High Court strikes out Gemma O’Doherty’s defamation case for being brought too late

Ms O’Doherty must pay the defendant’s legal costs for the case, believed to be a five-figure sum

The High Court has struck out defamation proceedings taken by former journalist Gemma O’Doherty against Jimmy Guerin, a councillor in Fingal, after a judge said they were manifestly brought outside the time limit set down by law.

Mr Justice Cian Ferriter also ordered Ms O’Doherty to pay legal costs which are understood to run to a five-figure sum.

Ms O’Doherty sued Mr Guerin, an independent councillor and brother of murdered journalist Veronica Guerin, over comments he made at a Fingal County Council meeting on September 10th, 2018.

She previously made statements suggesting there was State involvement in Ms Guerin’s murder. She was due at the council meeting to seek a nomination from Fingal councillors so she could run for the office of President of Ireland.


At the meeting, Mr Guerin rejected her suggestion of State involvement and criticised her for what she had said. Ms O’Doherty was not present at the meeting but the content of his speech was reported in the media.

A year later, she issued proceedings against Mr Guerin claiming he had defamed her in that speech. He denied the claims.

However, her case was initiated a day outside the one-year time limit for bringing defamation cases and she had not sought an extension of that time period. She did not sue any of the media outlets over their reports of his speech, the court heard.

On Tuesday, Ronan Lupton SC, instructed by Zoe Mollaghan of Flynn O’Driscoll Solicitors, asked the court to strike out her case under the statute of limitations. It was also argued her action was frivolous, vexatious, bound to fail or an abuse of process.

In emails to Mr Guerin’s solicitor in the last few days, she said she did not intend to contest the dismissal application and she consented to it being struck out with no order as to costs.

The solicitors wrote back saying she must first agree to pay Mr Guerin’s costs before a strike out on consent would be agreed but she refused to do so. She said it was her former solicitors, KRW of Belfast, who “erred in certain matters, rendering the action untenable through no fault of my own”.

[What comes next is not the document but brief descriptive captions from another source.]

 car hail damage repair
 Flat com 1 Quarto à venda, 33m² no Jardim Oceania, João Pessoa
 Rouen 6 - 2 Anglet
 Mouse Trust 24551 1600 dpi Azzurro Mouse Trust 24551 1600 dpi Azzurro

She did not accept her action was in any way frivolous, bound to fail or an abuse of process. “I remind you that perjury is a criminal offence,” she wrote.

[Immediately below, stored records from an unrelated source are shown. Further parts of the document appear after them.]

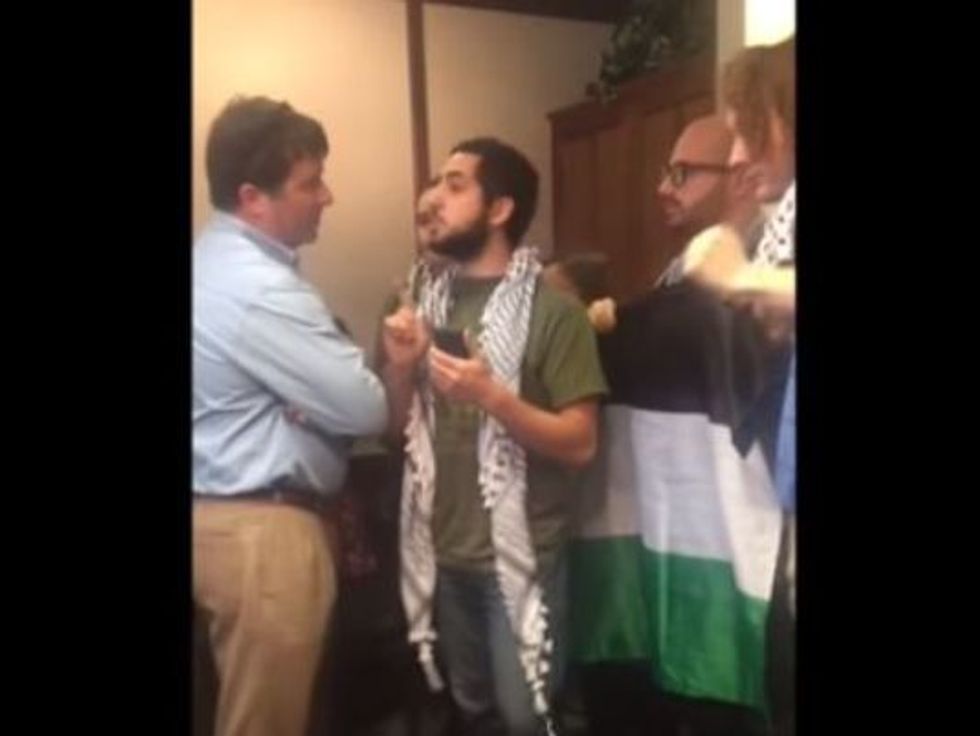 Pro-Palestine Protesters Invade University of Texas Israeli Studies Event — One Faculty Member Was Not Having It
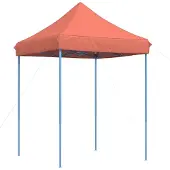 vidaXL Party-Zelt Terrakotta 200 x 200 x 306 cm Oxford-Stoff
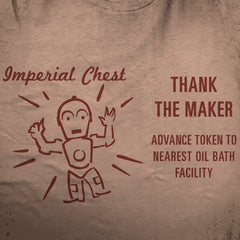 Thank the Maker tee - The Flying Pork Apparel Co.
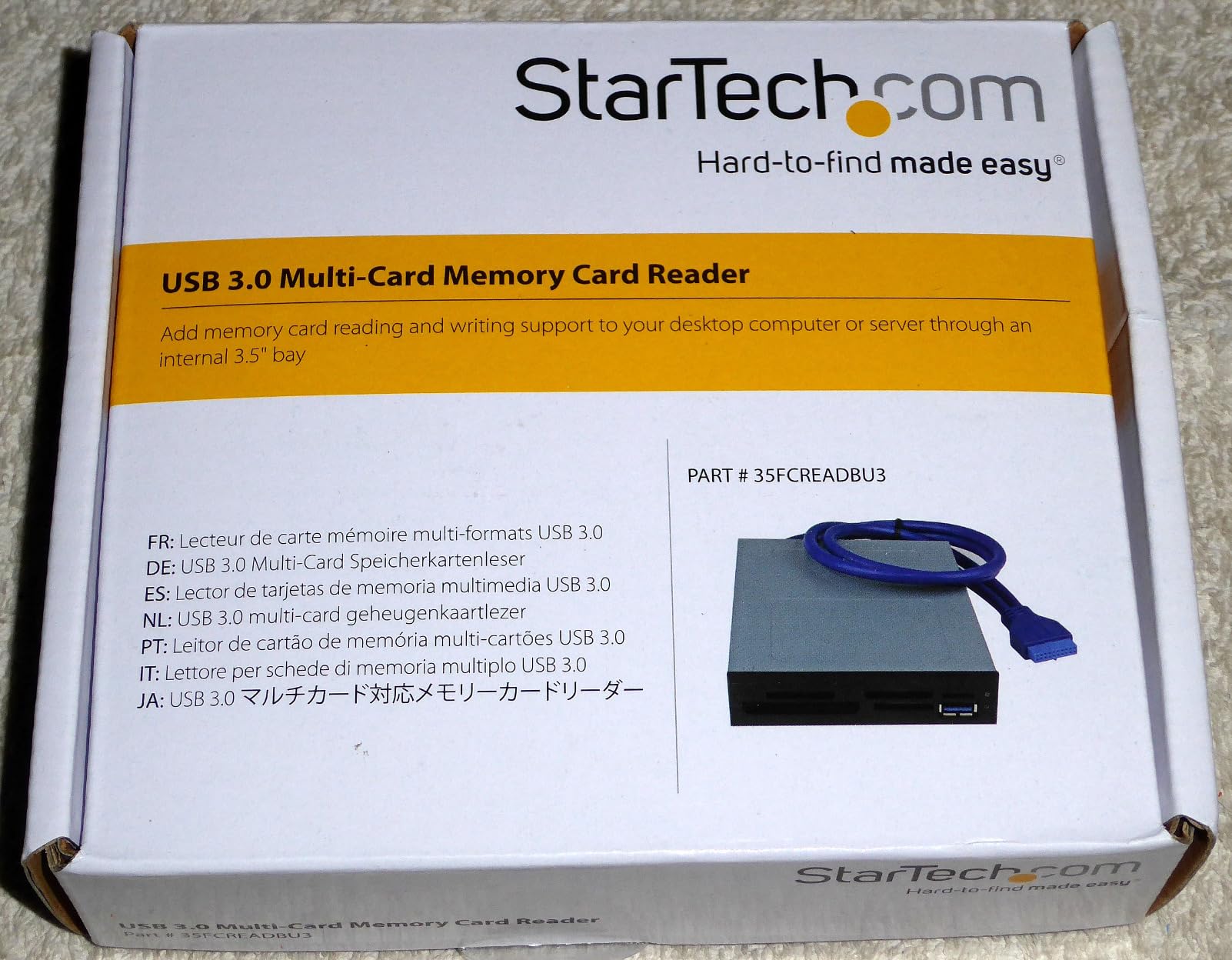 This fit the bill for a good Multi Card reader at USB 3.0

When the case came before Mr Justice Ferriter for hearing on Tuesday, he was told there was no appearance by, or on behalf of, Ms O’Doherty. The judge was also provided with the email exchange over the last few days.

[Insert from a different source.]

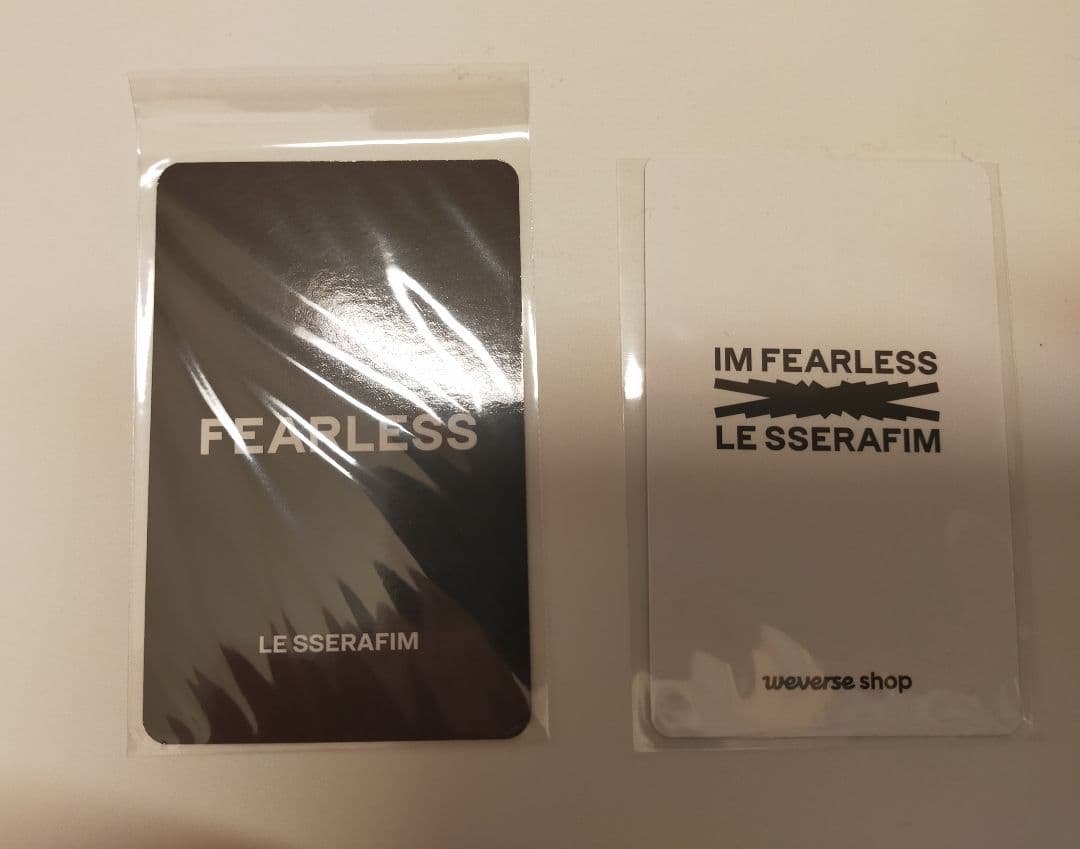 lesserafim ルセラフィム   ウンチェトレカ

The judge said that, under court rules, if Ms O’Doherty was seeking a discontinuance of the proceedings, a notice must be served in writing and that was not done.

The rules also say there must be consent from the defendant for a discontinuance with no order as to costs and there was no consent here, he said.

In those circumstances, and having reviewed the papers and submissions from Mr Guerin’s side, he was satisfied to grant a formal order striking out the case. It seemed to him the proceedings were bound to fail because there was simply no answer to the statute of limitations issue.

As Mr Guerin was successful in his application, he was also entitled to his costs, the judge said.